- Apparently a fart is your poop announcing it’s on its way.
- I’m not a Hines Ward fan, but I’ve really been enjoying the weekly documentary on his journey to become an ironman. Even world class athletes find lower levels of triathlon really hard.
- My phone and tablet are only a generation old and I'm already being told that modern apps aren't compatible with them. Really? The Tour de France app is that hi-tech?
- Nobody likes a slow cowboy.
- Scientists have discovered that plants have a built-in capacity to do math, which then helps them regulate food reserves at night to prevent starvation.
- Researchers have found food tastes better using different cutlery. I disagree, I believe it tastes different depending on your hunger and dehydration level.
- The local commercial that advertises new computers with, “Excellent hi-powered HTML graphics” makes me laugh every time.

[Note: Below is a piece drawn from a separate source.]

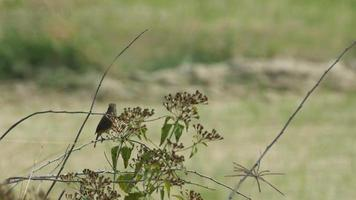 stonechat bird resting behind weed flowers video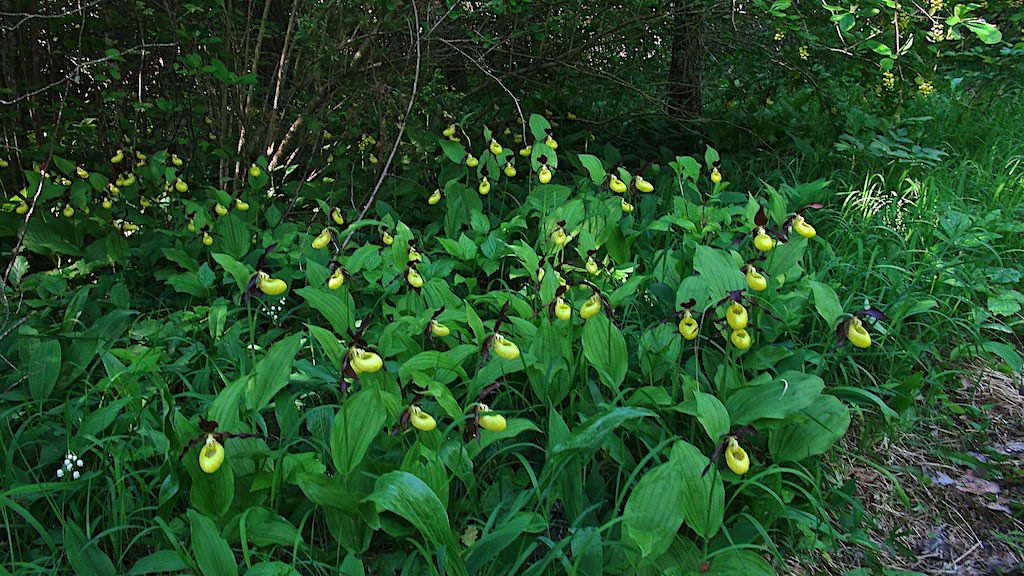 Cypripedium calceolus - Lady's Slipper orchids Estonia Saaremaa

- One of the bands I’m fond of, ”I Fight Dragons” has been named the official music of my favorite nerd card game. It’s fitting and a form of nerdvana.

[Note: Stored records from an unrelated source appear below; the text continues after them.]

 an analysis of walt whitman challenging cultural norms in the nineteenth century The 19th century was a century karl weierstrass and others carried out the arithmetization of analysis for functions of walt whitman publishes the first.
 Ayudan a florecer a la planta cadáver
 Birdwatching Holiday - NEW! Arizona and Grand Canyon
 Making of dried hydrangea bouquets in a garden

- The use of old video game sounds/music in pop-music has a name, “chip tunes”.
- You can get rid of the itchiness of bug bites by heat up a metal spoon under hot tap water for a minute or so, then press it directly against the bite. Hold it tight against your skin for a couple of minutes, and when you take it off, the itch should be gone for good. Basically, the itchiness is caused by anti-blood-clotting proteins that are broken down by moderately high temperatures.
- The phrase, “I’m going to tell your mom/dad” is completely lost on today’s youth. I remember when it was the scariest thing you could have said to me.
- Just because you can't dance, that doesn't mean you shouldn't dance.
- You are never too old for Disney movies.
- Regardless of the travesty of an apocalypse, I’ll never be able to dress in the required post-apocalypse fashion style of BDSM depicted in every movie.
- On July 4th, MTV reverted to its roots and played music videos all day….surprisingly, I didn’t miss it.
- I miss being able to slam my phone down when I hang up on someone during an argument. Frantically hitting "end call" isn't the same.
- I successfully survived a week of watching a kitten without succumbing to the desire to get one for the kids.